The phenotype is very weak, and the reason why we turned to kanamycin resistance as the marker for transformations. You should see shorter roots in the wild type (test plus versus minus hygro on wild type). If you dont, then hygro is not working. Is light sensitive.
School of Biological Sciences
University of East Anglia
Norwich Research Park
Norwich NR4 7TJ
Mobile Phone 07411429440
email j.g.turner from uea.ac.uk<mailto:j.g.turner from uea.ac.uk>; johngturner2009 from gmail.com
From: arab-gen-bounces from oat.bio.indiana.edu <arab-gen-bounces from oat.bio.indiana.edu> on behalf of MAHMUDUL HASSAN <mahmudul_bau from yahoo.com>
Sent: 28 August 2016 03:08:54
To: arab-gen from net.bio.net
Subject: [Arabidopsis] Selection of transgenic Arabidopsis line in Hygromycin medium
I am a PhD student.

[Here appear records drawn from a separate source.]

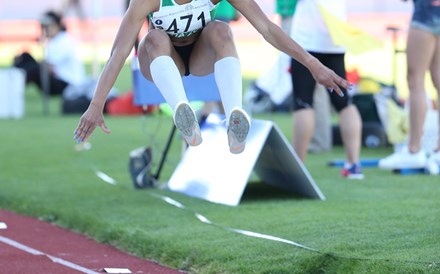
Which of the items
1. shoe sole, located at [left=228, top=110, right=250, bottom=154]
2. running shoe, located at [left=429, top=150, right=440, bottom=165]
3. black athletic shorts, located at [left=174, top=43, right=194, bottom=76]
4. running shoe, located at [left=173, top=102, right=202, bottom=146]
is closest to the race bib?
black athletic shorts, located at [left=174, top=43, right=194, bottom=76]

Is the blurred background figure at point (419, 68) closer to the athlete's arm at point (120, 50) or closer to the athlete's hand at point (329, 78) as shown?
the athlete's hand at point (329, 78)

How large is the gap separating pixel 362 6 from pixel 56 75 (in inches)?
1068

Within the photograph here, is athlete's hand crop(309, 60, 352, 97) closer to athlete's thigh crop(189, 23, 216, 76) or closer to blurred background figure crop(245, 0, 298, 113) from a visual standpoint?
athlete's thigh crop(189, 23, 216, 76)

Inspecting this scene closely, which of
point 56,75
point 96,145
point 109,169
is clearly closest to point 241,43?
point 56,75

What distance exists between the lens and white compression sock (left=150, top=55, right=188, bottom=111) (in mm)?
6324

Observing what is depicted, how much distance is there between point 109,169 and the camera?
32.9 feet

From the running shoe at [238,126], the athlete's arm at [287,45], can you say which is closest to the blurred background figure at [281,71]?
the athlete's arm at [287,45]

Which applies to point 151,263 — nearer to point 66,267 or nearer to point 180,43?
point 66,267

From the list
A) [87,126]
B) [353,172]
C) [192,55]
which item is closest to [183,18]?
[192,55]

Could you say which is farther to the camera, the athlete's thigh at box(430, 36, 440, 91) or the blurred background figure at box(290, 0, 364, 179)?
the athlete's thigh at box(430, 36, 440, 91)

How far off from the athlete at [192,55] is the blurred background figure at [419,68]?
257 cm

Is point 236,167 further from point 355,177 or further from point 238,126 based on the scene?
point 238,126

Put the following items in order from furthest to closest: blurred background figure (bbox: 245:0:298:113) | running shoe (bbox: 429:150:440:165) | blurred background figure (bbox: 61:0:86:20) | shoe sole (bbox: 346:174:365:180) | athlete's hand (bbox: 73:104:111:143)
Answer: blurred background figure (bbox: 61:0:86:20) < running shoe (bbox: 429:150:440:165) < blurred background figure (bbox: 245:0:298:113) < shoe sole (bbox: 346:174:365:180) < athlete's hand (bbox: 73:104:111:143)

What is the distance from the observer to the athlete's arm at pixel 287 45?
6.11 meters
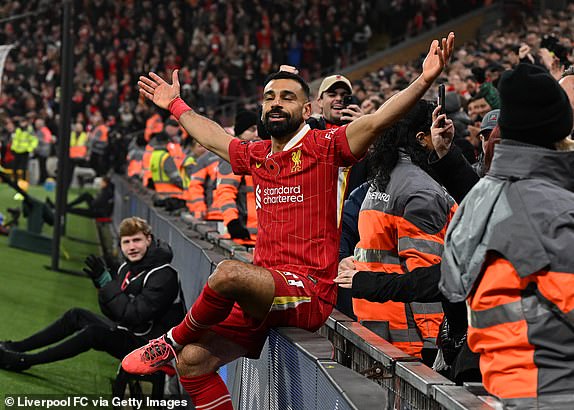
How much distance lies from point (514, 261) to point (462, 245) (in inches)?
8.8

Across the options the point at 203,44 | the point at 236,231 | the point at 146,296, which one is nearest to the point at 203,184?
the point at 236,231

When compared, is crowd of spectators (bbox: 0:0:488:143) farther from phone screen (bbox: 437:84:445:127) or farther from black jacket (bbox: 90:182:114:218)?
phone screen (bbox: 437:84:445:127)

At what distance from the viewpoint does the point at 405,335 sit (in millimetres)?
5414

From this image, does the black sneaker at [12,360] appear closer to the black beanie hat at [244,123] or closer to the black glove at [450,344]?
the black beanie hat at [244,123]

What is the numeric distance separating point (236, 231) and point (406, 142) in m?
3.97

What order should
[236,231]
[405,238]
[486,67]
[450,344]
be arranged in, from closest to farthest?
[450,344], [405,238], [236,231], [486,67]

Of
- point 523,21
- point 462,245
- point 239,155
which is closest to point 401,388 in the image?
point 462,245

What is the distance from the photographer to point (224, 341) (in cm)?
533

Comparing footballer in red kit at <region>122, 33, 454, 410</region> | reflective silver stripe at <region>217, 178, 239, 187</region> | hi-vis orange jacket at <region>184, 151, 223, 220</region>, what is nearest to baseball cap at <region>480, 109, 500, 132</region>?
footballer in red kit at <region>122, 33, 454, 410</region>

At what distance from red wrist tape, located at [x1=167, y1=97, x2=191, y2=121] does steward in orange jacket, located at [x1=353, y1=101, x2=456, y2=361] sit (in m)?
1.34

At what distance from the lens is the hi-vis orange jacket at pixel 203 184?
41.5 feet

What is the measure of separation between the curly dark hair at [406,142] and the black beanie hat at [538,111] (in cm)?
225

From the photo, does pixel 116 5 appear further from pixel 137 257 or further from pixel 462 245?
pixel 462 245

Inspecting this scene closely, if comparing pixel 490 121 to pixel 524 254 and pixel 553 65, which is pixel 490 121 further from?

I have been trying to select transgenic Arabidopsis line in hygromycin medium for the last couple months. I followed this paper (A rapid and robust method of identifying transformed Arabidopsis thaliana seedlings following floral dip transformation, Plant Methods. 2006. 2:19. DOI: 10.1186/1746-4811-2-19) but failed to select transgenic plants. Both untransformed (Col-0) and Hyg positive plants look like same in the selection plate. I used various concentration of Hyg (15, 20, 25) but all the time I was unable to differentiate between the susceptible and resistant plants. I am using Hyg from Sigma and it was bought recently. I am desperately looking for a working protocol for transgenic Arabidopsis selection in Hygromycin media.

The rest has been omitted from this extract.